Electronic exchange of health data has been required under regulation for 21 years, since the original Health Insurance Portability and Accountability Act (HIPAA) legislation with a renewed mandate under the Affordable Care Act (ACA). The Centers for Medicare and Medicaid Services (CMS) will soon release a Notice of Proposed Rule Making (NPRM) for electronic claim attachments. Will stakeholders welcome this rule as the right move, at long last, or as an effort long past its expiration date given the move to value-based care? The shift from volume-based care to value-based care means a shift in when clinical data affect healthcare decisions. In volume-based care, clinical data justify services. Payers receive clinical data, as needed, via prior authorization requests and claim attachments. Alternatively, in value-based care, clinical data support decision-making based on best practices and outcomes. The shift from retrospective justification to prospective planning shifts the focus from sharing clinical data via a claim attachment to accessing data for population management and sharing clinical data for care coordination and prior authorization. As providers’ financial risk increases, their need for accurate and complete clinical and financial data also increases.
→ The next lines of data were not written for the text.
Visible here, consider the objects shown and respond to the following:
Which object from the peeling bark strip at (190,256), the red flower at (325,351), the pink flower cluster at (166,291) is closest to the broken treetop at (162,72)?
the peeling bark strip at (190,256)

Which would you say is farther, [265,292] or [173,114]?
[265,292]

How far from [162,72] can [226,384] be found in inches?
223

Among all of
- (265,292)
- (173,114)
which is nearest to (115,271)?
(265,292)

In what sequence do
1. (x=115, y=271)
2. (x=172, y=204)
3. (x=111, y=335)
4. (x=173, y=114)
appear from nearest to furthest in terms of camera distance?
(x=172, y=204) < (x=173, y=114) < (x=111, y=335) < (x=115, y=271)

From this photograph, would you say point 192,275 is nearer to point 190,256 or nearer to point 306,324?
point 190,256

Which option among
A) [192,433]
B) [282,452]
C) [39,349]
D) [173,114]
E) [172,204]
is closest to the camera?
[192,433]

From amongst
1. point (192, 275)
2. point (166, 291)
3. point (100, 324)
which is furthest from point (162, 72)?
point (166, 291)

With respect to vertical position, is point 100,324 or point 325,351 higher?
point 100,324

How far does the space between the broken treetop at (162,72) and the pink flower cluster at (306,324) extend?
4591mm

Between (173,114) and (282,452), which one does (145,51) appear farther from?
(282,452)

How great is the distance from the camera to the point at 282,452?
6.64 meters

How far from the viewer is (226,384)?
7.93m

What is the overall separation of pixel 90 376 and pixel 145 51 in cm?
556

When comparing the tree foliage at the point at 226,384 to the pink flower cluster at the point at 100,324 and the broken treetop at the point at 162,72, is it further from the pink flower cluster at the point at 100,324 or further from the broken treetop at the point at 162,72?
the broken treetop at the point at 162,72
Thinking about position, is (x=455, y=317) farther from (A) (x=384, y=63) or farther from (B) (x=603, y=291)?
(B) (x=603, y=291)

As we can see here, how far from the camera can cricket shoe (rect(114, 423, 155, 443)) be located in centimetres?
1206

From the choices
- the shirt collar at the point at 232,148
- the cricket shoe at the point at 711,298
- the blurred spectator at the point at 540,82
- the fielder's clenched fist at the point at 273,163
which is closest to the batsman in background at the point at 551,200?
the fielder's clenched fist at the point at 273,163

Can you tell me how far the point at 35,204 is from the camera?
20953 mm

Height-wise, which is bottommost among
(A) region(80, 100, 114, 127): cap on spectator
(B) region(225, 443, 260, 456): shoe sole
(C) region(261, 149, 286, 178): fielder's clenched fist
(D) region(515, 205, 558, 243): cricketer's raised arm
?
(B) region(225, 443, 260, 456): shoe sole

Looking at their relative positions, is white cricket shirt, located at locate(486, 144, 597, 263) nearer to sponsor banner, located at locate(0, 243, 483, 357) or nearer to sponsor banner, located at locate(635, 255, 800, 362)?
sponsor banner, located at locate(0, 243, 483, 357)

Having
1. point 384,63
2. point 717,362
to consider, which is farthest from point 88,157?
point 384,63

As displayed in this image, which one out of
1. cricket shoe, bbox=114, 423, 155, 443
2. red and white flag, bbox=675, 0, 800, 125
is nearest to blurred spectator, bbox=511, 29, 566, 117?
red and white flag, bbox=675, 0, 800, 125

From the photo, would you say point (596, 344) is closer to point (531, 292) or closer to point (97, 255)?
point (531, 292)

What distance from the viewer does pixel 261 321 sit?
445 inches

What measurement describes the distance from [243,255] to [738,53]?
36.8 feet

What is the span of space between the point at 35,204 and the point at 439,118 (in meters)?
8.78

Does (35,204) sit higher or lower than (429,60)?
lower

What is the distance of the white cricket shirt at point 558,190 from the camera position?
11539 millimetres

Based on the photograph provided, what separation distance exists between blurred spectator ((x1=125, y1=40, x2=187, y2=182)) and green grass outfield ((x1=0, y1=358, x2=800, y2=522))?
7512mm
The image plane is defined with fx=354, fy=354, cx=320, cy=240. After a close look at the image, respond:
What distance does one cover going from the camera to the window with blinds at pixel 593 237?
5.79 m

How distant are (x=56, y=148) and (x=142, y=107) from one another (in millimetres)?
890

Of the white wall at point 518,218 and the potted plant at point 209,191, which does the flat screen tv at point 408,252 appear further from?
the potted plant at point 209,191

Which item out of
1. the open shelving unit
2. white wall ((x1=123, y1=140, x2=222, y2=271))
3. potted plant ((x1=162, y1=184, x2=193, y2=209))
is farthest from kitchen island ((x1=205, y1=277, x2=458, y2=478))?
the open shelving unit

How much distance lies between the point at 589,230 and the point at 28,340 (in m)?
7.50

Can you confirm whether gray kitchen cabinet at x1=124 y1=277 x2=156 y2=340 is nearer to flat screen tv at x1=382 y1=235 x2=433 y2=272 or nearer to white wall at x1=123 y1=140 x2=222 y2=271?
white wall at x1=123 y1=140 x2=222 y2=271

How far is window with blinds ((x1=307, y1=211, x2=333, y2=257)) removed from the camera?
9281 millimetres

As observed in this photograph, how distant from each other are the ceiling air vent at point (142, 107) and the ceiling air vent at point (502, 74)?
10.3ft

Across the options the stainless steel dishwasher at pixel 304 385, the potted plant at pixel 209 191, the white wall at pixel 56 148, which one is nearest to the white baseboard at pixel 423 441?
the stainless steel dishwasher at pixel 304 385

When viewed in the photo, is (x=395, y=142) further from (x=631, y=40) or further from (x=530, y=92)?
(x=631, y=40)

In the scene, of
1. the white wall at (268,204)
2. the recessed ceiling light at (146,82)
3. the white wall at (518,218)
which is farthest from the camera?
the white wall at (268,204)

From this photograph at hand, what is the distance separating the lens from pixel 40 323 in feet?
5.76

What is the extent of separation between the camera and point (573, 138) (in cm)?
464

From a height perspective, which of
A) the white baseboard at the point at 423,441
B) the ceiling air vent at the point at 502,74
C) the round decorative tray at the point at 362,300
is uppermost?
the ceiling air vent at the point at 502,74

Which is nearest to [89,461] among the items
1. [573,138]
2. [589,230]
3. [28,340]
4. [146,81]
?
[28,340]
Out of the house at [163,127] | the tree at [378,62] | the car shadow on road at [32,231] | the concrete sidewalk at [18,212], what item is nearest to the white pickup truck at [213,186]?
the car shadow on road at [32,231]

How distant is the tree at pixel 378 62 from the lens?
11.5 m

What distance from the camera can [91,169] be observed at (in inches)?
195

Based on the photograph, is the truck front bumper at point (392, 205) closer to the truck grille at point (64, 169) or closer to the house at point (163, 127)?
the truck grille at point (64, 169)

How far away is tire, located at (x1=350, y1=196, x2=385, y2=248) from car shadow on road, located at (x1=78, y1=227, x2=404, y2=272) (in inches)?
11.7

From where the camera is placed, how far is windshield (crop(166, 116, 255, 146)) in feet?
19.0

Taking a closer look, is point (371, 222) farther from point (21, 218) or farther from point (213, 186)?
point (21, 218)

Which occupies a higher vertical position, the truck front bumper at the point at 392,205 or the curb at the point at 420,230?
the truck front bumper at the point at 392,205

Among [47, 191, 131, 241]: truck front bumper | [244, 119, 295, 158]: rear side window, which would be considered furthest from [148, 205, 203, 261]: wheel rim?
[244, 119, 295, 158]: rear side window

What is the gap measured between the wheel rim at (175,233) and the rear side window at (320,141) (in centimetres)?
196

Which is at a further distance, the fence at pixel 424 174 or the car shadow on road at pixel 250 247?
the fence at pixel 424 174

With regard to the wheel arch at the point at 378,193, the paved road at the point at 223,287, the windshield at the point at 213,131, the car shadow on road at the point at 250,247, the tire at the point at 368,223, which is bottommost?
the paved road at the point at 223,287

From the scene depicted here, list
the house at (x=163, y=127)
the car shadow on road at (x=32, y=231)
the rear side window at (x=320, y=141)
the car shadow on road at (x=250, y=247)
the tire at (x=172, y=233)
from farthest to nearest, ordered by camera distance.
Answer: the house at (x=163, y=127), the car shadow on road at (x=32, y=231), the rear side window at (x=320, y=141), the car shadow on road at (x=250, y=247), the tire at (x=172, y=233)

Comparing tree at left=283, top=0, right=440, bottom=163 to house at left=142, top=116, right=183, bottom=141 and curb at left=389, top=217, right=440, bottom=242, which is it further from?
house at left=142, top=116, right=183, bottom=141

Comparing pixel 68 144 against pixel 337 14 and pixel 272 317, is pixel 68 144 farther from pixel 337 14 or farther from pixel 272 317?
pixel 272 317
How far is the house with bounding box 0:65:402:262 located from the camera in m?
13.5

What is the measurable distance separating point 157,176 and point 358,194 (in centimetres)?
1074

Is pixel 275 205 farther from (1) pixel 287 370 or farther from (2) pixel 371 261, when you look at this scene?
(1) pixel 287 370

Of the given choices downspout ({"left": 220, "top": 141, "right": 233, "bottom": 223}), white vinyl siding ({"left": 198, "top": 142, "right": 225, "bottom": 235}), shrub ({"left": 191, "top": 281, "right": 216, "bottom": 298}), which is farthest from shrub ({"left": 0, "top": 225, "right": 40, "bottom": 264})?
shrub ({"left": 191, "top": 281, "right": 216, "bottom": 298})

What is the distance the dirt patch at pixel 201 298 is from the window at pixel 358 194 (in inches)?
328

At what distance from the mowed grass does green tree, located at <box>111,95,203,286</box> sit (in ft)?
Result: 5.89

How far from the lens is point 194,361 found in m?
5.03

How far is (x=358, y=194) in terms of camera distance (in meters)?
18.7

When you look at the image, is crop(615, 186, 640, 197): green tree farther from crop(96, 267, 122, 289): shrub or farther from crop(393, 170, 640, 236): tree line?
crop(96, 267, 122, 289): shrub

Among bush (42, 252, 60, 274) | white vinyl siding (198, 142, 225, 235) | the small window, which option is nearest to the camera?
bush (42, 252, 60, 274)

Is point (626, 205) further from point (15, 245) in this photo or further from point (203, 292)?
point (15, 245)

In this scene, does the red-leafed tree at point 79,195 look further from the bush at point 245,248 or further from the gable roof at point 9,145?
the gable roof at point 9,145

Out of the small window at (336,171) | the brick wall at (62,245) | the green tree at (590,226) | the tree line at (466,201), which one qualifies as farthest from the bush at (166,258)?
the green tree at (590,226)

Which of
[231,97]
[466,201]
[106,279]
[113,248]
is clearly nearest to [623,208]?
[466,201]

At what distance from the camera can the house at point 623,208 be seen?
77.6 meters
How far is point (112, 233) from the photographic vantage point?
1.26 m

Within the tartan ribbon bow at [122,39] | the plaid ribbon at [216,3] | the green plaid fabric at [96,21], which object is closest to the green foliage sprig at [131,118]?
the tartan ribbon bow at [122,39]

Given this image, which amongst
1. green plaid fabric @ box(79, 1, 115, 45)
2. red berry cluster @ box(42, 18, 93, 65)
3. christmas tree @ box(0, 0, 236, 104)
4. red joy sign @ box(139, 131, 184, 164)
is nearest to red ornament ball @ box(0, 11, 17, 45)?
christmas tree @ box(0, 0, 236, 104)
The following value-based care payment models have different levels of financial risk based on the cost to deliver quality care:
- Pay-for-performance (P4P) model offers financial incentives to healthcare providers for meeting certain performance measures. Providers monitor and report their clinical quality and cost data. They qualify for value-based incentive payments or incur penalties based on quality and cost performance. Payers determine reimbursement with quality metrics, clinical data, adherence to care processes, scores on patient satisfaction surveys, and patient outcomes. The P4P model benefits small and rural providers without resources to implement expensive technologies.
- Shared savings alternative payment models (APM) reimburse providers according to a fee-for-service structure. Providers may need technologies to track healthcare spending and quality improvement activities that monitor and influence the quality of care delivered. Providers that reduce healthcare spending below the payer set benchmark can retain a portion of the savings. Payers and providers determine the savings with clinical and administrative (financial) data to calculate quality metrics, which are compared to benchmarks. Historical data from payers define these benchmarks.
- Shared risk models (i.e., downside risk models) reimburse providers based on predetermined budget agreements. Providers need technologies for population management to identify and manage their patient populations. If a provider’s costs are not below the set benchmarks, the provider must cover some or all healthcare costs. Many providers enter this model through relationships with accountable care organizations (ACOs).